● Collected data

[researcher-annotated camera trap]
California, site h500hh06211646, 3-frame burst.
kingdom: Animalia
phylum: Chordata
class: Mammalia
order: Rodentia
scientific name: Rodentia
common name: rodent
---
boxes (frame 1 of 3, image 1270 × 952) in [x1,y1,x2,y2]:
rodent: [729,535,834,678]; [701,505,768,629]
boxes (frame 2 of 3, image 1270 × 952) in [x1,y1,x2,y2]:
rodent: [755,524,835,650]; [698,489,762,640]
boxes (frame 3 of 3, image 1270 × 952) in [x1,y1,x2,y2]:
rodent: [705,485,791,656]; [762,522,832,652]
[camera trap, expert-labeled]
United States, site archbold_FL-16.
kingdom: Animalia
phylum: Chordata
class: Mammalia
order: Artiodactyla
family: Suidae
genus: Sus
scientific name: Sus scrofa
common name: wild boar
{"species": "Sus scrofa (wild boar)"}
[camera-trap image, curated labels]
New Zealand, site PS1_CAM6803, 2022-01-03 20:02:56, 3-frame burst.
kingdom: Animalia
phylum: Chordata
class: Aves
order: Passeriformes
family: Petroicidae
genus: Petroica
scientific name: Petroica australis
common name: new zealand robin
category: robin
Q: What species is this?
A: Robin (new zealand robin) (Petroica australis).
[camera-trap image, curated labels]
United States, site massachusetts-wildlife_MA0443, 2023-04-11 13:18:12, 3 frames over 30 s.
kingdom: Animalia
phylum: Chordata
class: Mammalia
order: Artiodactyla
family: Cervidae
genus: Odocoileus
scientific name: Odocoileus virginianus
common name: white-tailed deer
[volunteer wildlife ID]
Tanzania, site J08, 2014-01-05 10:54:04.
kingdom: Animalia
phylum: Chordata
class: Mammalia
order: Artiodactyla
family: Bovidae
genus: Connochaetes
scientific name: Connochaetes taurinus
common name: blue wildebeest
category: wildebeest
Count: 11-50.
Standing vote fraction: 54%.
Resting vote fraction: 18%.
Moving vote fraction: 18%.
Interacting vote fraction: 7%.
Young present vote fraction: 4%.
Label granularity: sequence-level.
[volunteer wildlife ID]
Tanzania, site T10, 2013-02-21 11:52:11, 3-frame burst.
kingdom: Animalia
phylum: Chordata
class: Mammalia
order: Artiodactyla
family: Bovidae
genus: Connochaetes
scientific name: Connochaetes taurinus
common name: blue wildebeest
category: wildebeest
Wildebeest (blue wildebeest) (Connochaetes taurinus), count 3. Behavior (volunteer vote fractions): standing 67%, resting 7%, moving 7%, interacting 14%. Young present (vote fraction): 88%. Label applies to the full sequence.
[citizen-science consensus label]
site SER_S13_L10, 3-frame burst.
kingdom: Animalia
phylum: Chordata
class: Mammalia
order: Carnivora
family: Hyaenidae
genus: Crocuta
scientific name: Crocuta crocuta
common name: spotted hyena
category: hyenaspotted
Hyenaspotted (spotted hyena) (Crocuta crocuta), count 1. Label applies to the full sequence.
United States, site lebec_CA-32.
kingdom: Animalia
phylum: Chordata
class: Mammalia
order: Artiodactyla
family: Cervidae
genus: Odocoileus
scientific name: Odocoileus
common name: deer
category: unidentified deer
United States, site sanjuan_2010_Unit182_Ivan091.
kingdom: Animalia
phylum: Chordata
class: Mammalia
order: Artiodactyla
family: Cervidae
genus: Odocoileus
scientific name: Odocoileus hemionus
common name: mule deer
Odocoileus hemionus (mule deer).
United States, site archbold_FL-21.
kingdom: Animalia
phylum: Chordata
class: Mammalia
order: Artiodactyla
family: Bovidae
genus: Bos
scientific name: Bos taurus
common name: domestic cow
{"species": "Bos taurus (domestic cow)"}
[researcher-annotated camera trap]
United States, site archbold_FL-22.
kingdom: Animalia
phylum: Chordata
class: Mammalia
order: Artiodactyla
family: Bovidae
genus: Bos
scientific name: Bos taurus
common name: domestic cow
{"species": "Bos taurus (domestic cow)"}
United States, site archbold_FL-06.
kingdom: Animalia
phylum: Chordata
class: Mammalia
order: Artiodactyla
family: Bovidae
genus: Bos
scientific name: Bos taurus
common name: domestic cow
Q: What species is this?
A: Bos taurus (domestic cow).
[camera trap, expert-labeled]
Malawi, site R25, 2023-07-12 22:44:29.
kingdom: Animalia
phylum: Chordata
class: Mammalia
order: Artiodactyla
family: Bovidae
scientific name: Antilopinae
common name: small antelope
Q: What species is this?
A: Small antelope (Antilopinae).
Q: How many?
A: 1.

● TO DO
All of the entries above need to be output again exactly.

● THE COMPLETED TASK
[researcher-annotated camera trap]
California, site h500hh06211646, 3-frame burst.
kingdom: Animalia
phylum: Chordata
class: Mammalia
order: Rodentia
scientific name: Rodentia
common name: rodent
---
boxes (frame 1 of 3, image 1270 × 952) in [x1,y1,x2,y2]:
rodent: [729,535,834,678]; [701,505,768,629]
boxes (frame 2 of 3, image 1270 × 952) in [x1,y1,x2,y2]:
rodent: [755,524,835,650]; [698,489,762,640]
boxes (frame 3 of 3, image 1270 × 952) in [x1,y1,x2,y2]:
rodent: [705,485,791,656]; [762,522,832,652]
[camera trap, expert-labeled]
United States, site archbold_FL-16.
kingdom: Animalia
phylum: Chordata
class: Mammalia
order: Artiodactyla
family: Suidae
genus: Sus
scientific name: Sus scrofa
common name: wild boar
{"species": "Sus scrofa (wild boar)"}
[camera-trap image, curated labels]
New Zealand, site PS1_CAM6803, 2022-01-03 20:02:56, 3-frame burst.
kingdom: Animalia
phylum: Chordata
class: Aves
order: Passeriformes
family: Petroicidae
genus: Petroica
scientific name: Petroica australis
common name: new zealand robin
category: robin
Q: What species is this?
A: Robin (new zealand robin) (Petroica australis).
[camera-trap image, curated labels]
United States, site massachusetts-wildlife_MA0443, 2023-04-11 13:18:12, 3 frames over 30 s.
kingdom: Animalia
phylum: Chordata
class: Mammalia
order: Artiodactyla
family: Cervidae
genus: Odocoileus
scientific name: Odocoileus virginianus
common name: white-tailed deer
[volunteer wildlife ID]
Tanzania, site J08, 2014-01-05 10:54:04.
kingdom: Animalia
phylum: Chordata
class: Mammalia
order: Artiodactyla
family: Bovidae
genus: Connochaetes
scientific name: Connochaetes taurinus
common name: blue wildebeest
category: wildebeest
Count: 11-50.
Standing vote fraction: 54%.
Resting vote fraction: 18%.
Moving vote fraction: 18%.
Interacting vote fraction: 7%.
Young present vote fraction: 4%.
Label granularity: sequence-level.
[volunteer wildlife ID]
Tanzania, site T10, 2013-02-21 11:52:11, 3-frame burst.
kingdom: Animalia
phylum: Chordata
class: Mammalia
order: Artiodactyla
family: Bovidae
genus: Connochaetes
scientific name: Connochaetes taurinus
common name: blue wildebeest
category: wildebeest
Wildebeest (blue wildebeest) (Connochaetes taurinus), count 3. Behavior (volunteer vote fractions): standing 67%, resting 7%, moving 7%, interacting 14%. Young present (vote fraction): 88%. Label applies to the full sequence.
[citizen-science consensus label]
site SER_S13_L10, 3-frame burst.
kingdom: Animalia
phylum: Chordata
class: Mammalia
order: Carnivora
family: Hyaenidae
genus: Crocuta
scientific name: Crocuta crocuta
common name: spotted hyena
category: hyenaspotted
Hyenaspotted (spotted hyena) (Crocuta crocuta), count 1. Label applies to the full sequence.
United States, site lebec_CA-32.
kingdom: Animalia
phylum: Chordata
class: Mammalia
order: Artiodactyla
family: Cervidae
genus: Odocoileus
scientific name: Odocoileus
common name: deer
category: unidentified deer
United States, site sanjuan_2010_Unit182_Ivan091.
kingdom: Animalia
phylum: Chordata
class: Mammalia
order: Artiodactyla
family: Cervidae
genus: Odocoileus
scientific name: Odocoileus hemionus
common name: mule deer
Odocoileus hemionus (mule deer).
United States, site archbold_FL-21.
kingdom: Animalia
phylum: Chordata
class: Mammalia
order: Artiodactyla
family: Bovidae
genus: Bos
scientific name: Bos taurus
common name: domestic cow
{"species": "Bos taurus (domestic cow)"}
[researcher-annotated camera trap]
United States, site archbold_FL-22.
kingdom: Animalia
phylum: Chordata
class: Mammalia
order: Artiodactyla
family: Bovidae
genus: Bos
scientific name: Bos taurus
common name: domestic cow
{"species": "Bos taurus (domestic cow)"}
United States, site archbold_FL-06.
kingdom: Animalia
phylum: Chordata
class: Mammalia
order: Artiodactyla
family: Bovidae
genus: Bos
scientific name: Bos taurus
common name: domestic cow
Q: What species is this?
A: Bos taurus (domestic cow).
[camera trap, expert-labeled]
Malawi, site R25, 2023-07-12 22:44:29.
kingdom: Animalia
phylum: Chordata
class: Mammalia
order: Artiodactyla
family: Bovidae
scientific name: Antilopinae
common name: small antelope
Q: What species is this?
A: Small antelope (Antilopinae).
Q: How many?
A: 1.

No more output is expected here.